--- Records for the exercise ---

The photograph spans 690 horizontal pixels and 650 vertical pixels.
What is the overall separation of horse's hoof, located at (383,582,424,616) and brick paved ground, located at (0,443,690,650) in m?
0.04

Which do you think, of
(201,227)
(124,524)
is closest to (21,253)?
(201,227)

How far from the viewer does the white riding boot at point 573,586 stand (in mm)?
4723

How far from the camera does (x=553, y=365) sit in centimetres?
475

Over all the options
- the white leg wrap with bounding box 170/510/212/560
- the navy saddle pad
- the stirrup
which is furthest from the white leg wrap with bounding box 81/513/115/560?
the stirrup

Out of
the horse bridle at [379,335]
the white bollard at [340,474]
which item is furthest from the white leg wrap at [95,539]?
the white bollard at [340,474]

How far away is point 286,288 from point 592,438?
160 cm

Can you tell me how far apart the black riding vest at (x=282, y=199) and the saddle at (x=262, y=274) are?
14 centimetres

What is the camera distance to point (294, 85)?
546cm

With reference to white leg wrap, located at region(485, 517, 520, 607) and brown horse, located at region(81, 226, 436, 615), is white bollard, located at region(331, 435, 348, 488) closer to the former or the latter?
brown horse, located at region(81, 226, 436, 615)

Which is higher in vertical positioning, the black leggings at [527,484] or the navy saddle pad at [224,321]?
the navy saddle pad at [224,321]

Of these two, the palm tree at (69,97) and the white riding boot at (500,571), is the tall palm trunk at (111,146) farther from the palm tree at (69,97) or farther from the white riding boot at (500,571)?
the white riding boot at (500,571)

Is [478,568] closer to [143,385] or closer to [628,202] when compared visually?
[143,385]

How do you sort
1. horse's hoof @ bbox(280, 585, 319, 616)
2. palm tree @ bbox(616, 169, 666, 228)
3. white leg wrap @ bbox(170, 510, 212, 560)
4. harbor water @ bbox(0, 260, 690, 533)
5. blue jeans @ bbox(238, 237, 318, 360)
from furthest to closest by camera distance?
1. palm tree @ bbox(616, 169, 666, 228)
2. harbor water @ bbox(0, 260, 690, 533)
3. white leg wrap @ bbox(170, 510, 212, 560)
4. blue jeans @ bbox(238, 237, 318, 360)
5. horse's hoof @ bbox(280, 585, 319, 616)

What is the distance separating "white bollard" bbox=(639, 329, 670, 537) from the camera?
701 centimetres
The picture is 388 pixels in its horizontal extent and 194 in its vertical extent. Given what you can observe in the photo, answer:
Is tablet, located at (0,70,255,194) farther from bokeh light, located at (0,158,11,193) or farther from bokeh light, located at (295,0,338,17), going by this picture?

---

_The problem_
Output as a JSON list of strings the lines starting at the one containing "What is the distance" and ending at the final line, both included. Give one string per line and omit any blank lines.

_Solved exercise_
[
  "What is the distance separating \"white bollard\" bbox=(639, 329, 670, 537) from the camera?",
  "701 centimetres",
  "The picture is 388 pixels in its horizontal extent and 194 in its vertical extent. Given what you can observe in the photo, answer:",
  "Is tablet, located at (0,70,255,194) farther from bokeh light, located at (0,158,11,193) or farther from bokeh light, located at (295,0,338,17), going by this picture?"
]